**ACTIVITIES:**
**A)** Translate this sentence from the South African opinion page into Spanish: "Extra care is needed to protect, even mollycoddle, institutions and to show the mighty that they are not above the Constitution."
**B)** Answer these questions using the South African opinion page:
(i) How old is democracy in South Africa, according to the opinion page?
(ii) Who is named as the Justice Minister?
(iii) What body is Frene Ginwala a member of?
**C)** Carry on the South African opinion page, starting right after its last sentence.

/ 4 October 2007

Questions to ask

What shameful times we live in, buffeted by spin and lies.

When the events of the past two weeks are recorded in history, will they appear as the turning point? When a president failed to rise above his personal ambitions, yank the skeletons from his party’s closet and secure democracy and its constitutionally protected institutions? Democracy in South Africa is a mere 13 years old. Extra care is needed to protect, even mollycoddle, institutions and to show the mighty that they are not above the Constitution.

Overstatement? We shall see. Just as Parliament’s oversight role was neutralised to shield the ruling party from fallout from the arms deal, so another vital, constitutionally established institution, the National Directorate of Public Prosecutions, is being rendered impotent before our eyes. Are we to be silent witnesses to the death of its independence? Searching questions need to be asked.

  • Why exactly was the national director of public prosecutions suspended? The presidency initially suggested prosecutions boss Vusi Pikoli was unfit for office because he could not work with Justice Minister Brigitte Mabandla. But the terms of the Ginwala commission tell a different story — that his decision to prosecute police National Commissioner Jackie Selebi is seen as raising questions about his “fitness”.
  • What are the constitutional implications of a political appointee reviewing an investigation by the National Prosecuting Authority? Should the commission not be headed by a judge? Frene Ginwala is a member of the ANC’s national executive committee who, during Mbeki’s drive to scotch parliamentary oversight of the arms deal, did not rise above party interests.
  • Did President Thabo Mbeki do anything to repair the relationship between Pikoli and Mabandla before it reached “irretrievable breakdown”? It was a relationship born in strife — Mabandla did not want to oversee the directorate in the first place. Was it not Mbeki’s duty to manage it?
  • Is the Ginwala commission geared for a predetermined outcome, to justify Pikoli’s axing? The spin from the presidency suggests Mbeki has decided already that Pikoli is unfit and that he became the agent of inchoate apartheid and foreign forces in his investigation of Selebi. Mbeki appears to have accepted Selebi’s version that murder-accused Glenn Agliotti was a super-mole. The Mail & Guardian has established that the charge sheet alleges he received hundreds of thousands of rands in payments from Agliotti.
  • Last year Mbeki told the nation “trust me” on the Selebi saga. Does the president deserve our trust?

For the good of the game

The principle of professionals being rewarded for their expertise is ­sacrosanct. It happens in all businesses. And the Premier Soccer League, as a business, is entitled to make decisions in its own commercial interest.

**Collected data:**
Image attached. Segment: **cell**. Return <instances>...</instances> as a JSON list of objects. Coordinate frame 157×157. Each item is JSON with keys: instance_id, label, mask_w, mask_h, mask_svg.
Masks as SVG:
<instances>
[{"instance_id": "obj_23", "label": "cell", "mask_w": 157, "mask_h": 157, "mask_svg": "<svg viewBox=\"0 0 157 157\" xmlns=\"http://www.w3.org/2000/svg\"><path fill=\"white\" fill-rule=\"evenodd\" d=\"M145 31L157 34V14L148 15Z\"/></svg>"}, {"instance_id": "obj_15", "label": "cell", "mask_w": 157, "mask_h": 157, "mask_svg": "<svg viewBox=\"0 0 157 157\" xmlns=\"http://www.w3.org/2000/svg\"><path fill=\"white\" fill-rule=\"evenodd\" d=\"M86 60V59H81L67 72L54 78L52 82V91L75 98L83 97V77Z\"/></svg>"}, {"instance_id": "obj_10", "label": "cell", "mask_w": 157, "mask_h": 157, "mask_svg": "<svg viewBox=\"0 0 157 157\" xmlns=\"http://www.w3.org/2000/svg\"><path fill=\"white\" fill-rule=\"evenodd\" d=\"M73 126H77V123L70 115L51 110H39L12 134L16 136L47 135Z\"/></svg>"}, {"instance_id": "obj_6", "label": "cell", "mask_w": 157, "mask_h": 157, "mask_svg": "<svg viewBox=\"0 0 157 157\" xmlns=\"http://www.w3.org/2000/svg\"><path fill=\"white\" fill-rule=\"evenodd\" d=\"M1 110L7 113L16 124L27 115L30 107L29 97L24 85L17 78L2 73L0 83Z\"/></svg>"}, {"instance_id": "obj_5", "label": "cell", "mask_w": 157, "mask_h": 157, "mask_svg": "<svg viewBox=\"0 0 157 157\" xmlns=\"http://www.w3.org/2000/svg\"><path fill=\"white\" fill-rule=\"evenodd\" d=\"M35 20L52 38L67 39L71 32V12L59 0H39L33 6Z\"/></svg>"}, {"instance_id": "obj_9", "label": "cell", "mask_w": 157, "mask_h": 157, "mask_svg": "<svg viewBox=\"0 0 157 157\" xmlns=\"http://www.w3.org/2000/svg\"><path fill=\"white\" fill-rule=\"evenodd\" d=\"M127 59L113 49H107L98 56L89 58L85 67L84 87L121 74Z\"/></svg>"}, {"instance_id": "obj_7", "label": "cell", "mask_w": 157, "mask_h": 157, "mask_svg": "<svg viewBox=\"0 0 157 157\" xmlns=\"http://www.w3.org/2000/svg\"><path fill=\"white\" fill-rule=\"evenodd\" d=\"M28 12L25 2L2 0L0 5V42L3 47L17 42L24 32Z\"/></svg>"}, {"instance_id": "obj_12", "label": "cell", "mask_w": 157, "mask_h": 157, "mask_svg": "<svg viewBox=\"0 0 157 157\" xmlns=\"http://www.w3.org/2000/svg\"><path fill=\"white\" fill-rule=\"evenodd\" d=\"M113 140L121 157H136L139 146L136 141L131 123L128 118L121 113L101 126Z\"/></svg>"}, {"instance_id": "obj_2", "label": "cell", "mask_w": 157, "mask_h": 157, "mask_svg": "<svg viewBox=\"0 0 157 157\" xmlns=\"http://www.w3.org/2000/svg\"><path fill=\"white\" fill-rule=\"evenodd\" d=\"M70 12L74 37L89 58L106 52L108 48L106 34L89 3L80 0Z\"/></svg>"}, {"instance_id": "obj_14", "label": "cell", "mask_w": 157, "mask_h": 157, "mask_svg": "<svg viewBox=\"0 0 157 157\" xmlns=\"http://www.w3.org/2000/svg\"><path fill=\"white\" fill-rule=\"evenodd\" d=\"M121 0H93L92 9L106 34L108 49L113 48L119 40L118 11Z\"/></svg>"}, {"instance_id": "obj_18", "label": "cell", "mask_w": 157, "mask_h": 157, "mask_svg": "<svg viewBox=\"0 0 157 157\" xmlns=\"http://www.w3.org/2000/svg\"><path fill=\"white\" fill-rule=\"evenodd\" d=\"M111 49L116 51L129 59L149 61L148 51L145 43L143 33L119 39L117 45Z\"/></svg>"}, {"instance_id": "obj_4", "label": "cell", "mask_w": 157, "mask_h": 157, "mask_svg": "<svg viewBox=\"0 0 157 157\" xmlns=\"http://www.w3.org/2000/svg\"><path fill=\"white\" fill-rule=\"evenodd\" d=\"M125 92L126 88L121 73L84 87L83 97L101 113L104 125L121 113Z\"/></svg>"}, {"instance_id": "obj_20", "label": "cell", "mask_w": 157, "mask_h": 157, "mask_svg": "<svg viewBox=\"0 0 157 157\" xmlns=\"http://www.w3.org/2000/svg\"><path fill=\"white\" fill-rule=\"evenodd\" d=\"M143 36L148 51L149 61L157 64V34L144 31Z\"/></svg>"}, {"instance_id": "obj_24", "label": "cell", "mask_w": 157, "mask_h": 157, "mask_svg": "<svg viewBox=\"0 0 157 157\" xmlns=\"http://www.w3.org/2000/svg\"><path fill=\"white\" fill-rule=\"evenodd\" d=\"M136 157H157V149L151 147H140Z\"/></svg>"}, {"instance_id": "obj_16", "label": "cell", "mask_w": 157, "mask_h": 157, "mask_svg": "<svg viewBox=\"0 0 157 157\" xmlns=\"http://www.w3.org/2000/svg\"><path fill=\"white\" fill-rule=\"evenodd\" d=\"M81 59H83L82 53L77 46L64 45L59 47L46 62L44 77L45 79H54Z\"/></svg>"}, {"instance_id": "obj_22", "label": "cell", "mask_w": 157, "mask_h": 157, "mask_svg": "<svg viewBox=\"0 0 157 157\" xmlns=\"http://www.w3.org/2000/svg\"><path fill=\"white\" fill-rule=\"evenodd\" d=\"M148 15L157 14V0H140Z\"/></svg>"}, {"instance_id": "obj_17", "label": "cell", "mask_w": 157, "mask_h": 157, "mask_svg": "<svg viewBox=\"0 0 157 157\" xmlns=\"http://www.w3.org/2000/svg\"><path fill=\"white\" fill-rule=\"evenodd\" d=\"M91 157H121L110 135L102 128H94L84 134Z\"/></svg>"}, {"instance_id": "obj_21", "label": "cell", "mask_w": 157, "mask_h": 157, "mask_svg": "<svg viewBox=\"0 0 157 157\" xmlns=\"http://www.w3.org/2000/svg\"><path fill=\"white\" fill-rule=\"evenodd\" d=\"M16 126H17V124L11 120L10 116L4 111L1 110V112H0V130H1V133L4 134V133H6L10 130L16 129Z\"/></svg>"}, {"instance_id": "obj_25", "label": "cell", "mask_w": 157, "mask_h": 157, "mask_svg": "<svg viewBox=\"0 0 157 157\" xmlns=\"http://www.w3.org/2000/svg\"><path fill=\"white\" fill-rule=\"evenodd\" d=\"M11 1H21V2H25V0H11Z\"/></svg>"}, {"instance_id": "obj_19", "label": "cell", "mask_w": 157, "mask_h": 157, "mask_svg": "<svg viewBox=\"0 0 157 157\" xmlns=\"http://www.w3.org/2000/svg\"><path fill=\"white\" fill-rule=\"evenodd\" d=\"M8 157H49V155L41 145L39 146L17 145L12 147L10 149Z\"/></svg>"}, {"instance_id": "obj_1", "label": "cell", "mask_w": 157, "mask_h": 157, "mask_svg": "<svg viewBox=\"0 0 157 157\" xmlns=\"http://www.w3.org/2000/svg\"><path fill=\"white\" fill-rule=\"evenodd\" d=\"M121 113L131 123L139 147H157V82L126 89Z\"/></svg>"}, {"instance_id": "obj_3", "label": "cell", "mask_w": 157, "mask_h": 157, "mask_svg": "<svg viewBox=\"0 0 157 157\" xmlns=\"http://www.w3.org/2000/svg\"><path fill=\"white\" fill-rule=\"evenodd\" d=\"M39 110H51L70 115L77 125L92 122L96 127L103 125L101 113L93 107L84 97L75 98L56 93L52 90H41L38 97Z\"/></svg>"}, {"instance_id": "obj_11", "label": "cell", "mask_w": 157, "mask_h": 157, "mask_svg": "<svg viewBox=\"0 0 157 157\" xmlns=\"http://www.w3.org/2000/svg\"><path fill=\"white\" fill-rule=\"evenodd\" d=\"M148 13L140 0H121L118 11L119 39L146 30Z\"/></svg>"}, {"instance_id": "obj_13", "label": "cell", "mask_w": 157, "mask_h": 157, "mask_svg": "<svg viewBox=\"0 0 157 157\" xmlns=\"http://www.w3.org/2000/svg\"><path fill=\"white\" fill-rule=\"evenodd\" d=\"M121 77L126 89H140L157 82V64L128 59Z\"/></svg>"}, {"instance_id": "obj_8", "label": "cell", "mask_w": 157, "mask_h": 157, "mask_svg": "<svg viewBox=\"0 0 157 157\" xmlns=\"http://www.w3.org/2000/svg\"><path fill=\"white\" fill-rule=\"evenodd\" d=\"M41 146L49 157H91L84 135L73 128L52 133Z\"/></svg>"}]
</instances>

**RESULTS OF THE EXERCISE:**
**A)** Se necesita un cuidado adicional para proteger, e incluso mimar, a las instituciones y para mostrar a los poderosos que no están por encima de la Constitución.

**B)**
(i) A mere 13 years old.
(ii) Brigitte Mabandla.
(iii) The ANC's national executive committee.

**C)**
Of course the PSL is no ordinary business — it trades in more than just saleable commodities. And football in South Africa is more than just a sport.

From the earliest clubs, such as the African Wanderers, formed in the early 1900s to give expression to Durban’s urban settlements, to its emergence as the first fully non-racial sport in the 1970s and to the philanthropic pastimes of newly empowered billionaires, such as Mamelodi Sundowns’ Patrice Motsepe, football has been a metaphor for the experiences of black South Africans.

We accept that members of the PSL executive committee who ­negotiate the growing number of new sponsorships are not ­necessarily ­acting from motives of self-enrichment. The board of governors, comprising all the club owners, approved the principle of paying commissions for sponsorships, raised as early as 2001, without controversy. We also accept that there is no final decision on who receives the commissions or their size.

Yet, at the same time, football’s special place in the hearts of South Africans requires sensitivity. It would be prudent for the PSL’s officials to look beyond their own narrow financial interests and to demonstrate a generosity of spirit.

We live in a country where corporate executives pay themselves salaries and perks out of all proportion to the earnings of ordinary workers — and where (as revealed this week) babies born in public hospitals must lie in cardboard boxes while government departments spend millions adorning their offices.

The PSL should not send the football-following public the message that it values administrators above players and the development of the sport.

We hope its governing board will make the right decisions when it meets to discuss commissions next month. Football has an opportunity to provide the lead in affirming the values we all want to see entrenched in wider South African society.